Probabilistic modelling
How could have this data been generated?
Can you fit models to the data?
Copyright By PowCoder代写 加微信 powcoder
Gaussian mixture models (GMMs)
§ Assume data was generated by a set of Gaussian distributions.
§ The probability density is a mixture of them.
§ Find the parameters of the Gaussian distributions and how much each distribution contributes to the data.
§ This is a mixture model of Gaussian.
Visualizing GMMs – 1D Gaussians
If you fit one Gaussian
Now we try a GMM with 2 Gaussians
(each contribute 50%)
Generative Models
§ In supervised learning, we model the joint distribution
§ In unsupervised learning, we do not have labels z, we model
Hidden/Latent variables
Gaussian mixture models (GMMs)
§ A GMM represents a distributions as § with !k the mixing coefficients, where
• GMM is a density estimator.
• GMM is universal approximators of densities (if you have enough
Gaussians)
Fitting GMMs: Maximum likelihood and EM
§ To have a model best fit data, we need to maximize the (log) likelihood
§ Expectation
if we knew !k, μ and ∑ , we can get “soft” Zk P(z(n)|x) – responsibility
§ Maximization
if we know Zk, we can get !k, μ and ∑
Expectation-Maximization (EM Algorithm)
An optimization process that alternates between 2 steps:
1. E-step: compute the posterior probability over z given the current model.
responsibility
Ø Which Gaussian generate each data point with how much possibility?

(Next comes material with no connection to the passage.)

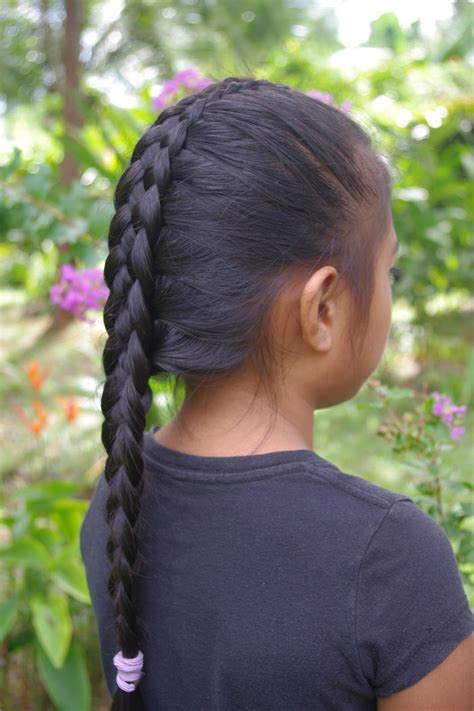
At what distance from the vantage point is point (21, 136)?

Expectation-Maximization (EM Algorithm)
2. M-step: Assuming data was really generated this way, change the parameters of each Gaussian to maximize the probability that it would generate the data it is currently responsible for.
Expectation-Maximization (EM Algorithm)
§ A general algorithm for optimizing many latent variable models (not just for GMMs).
§ Iteratively computes a lower bound then optimizes it.
§ Converges but maybe to a local minima.
§ Can use multiple restarts.
Elements of Statistical Learning (2nd edition)
§ Clustering
group similar data points need a distance measure
§ Agglomerative hierarchical clustering successively merges similar groups of points
build a dendrogram (binary tree)
different ways to measure distance between clusters.
§ GMM using EM
build a generative model based on Gaussian distributions need to pre-define k (number of clusters)
Using EM to find the best fit of the model.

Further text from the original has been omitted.